Hibbertia fumana
- Conservation status: Critically Endangered (NSWBCA)

Scientific classification
- Kingdom: Plantae
- Clade: Tracheophytes
- Clade: Angiosperms
- Clade: Eudicots
- Order: Dilleniales
- Family: Dilleniaceae
- Genus: Hibbertia
- Species: H. fumana
- Binomial name: Hibbertia fumana Sieber ex Toelken
- Synonyms: Hibbertia stricta var. glabriuscula Benth. p.p.; Pleurandra fumana Benth. nom. inval., pro syn.;

= Hibbertia fumana =

- Genus: Hibbertia
- Species: fumana
- Authority: Sieber ex Toelken
- Conservation status: CR
- Synonyms: Hibbertia stricta var. glabriuscula Benth. p.p., Pleurandra fumana Benth. nom. inval., pro syn.

Species of flowering plant

Hibbertia fumana is a species of flowering plant in the family Dilleniaceae and is endemic to New South Wales. It is a low-lying to prostrate shrublet with narrow oblong leaves and yellow flowers with five to seven stamens arranged in a single cluster on one side of two hairy carpels. When first formally described in 2012 it was thought to be extinct, but small populations have since been found in the Sydney region.

==Description==
Hibbertia fumana is a low-lying to prostrate shrub or shrublet that typically grows to a height of up to 20 cm and has wiry branches. The leaves are usually narrow oblong, 2.1–3.1 mm long and 0.5–0.8 mm wide on a petiole 0.2–0.45 mm long and with the edges rolled under. The flowers are arranged singly on the ends of branches on a peduncle 2–8 mm long with linear to triangular bracts 1.0–1.3 mm long. The sepals are joined at the base and 4.5–5.7 mm long, the outer lobes lance-shaped and the inner lobes egg-shaped. The petals are yellow, egg-shaped with the narrower end towards the base, 4–5.2 mm long with two lobes. There are five to seven stamens in a single cluster on one side of the two hairy carpels.

==Taxonomy==
Hibbertia fumana was first formally described in 2012 by Hellmut R. Toelken in the Journal of the Adelaide Botanic Gardens from specimens collected before 1824 by Franz Sieber, George Caley and Robert Brown "near Sydney", in Western Sydney and "near South Head". The specific epithet (fumana) was used on the labels on the specimens collected by Sieber, and refers to the similarity of the hairy, linear leaves to those of plants in the genus Fumana.

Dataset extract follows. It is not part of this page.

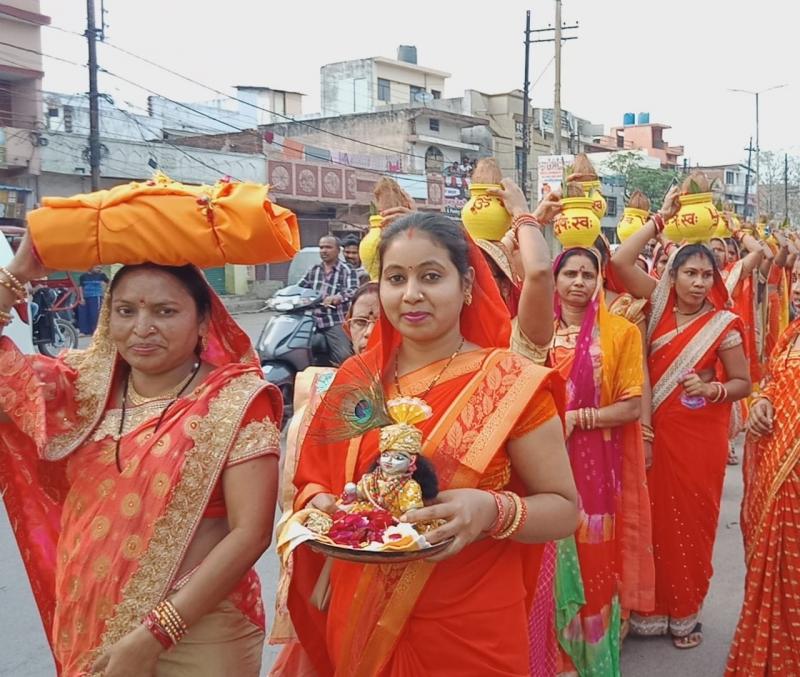 Karma mahayagya and bhagwat katha khabargali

==Distribution and habitat==
When first formally described in 2012, H. fumana was considered to be extinct but was rediscovered in October 2016 in Moorebank and subsequently found in a range extending from Richmond to Mittagong. It grows in a range of habitats including open areas, disturbed sites and with sedges, rushes and grasses.

==Conservation status==
This hibbertia is listed as "critically endangered" under the New South Wales Government Biodiversity Conservation Act 2016. The main threats to the species include inappropriate fire regimes, weed invasion and the species' small population size.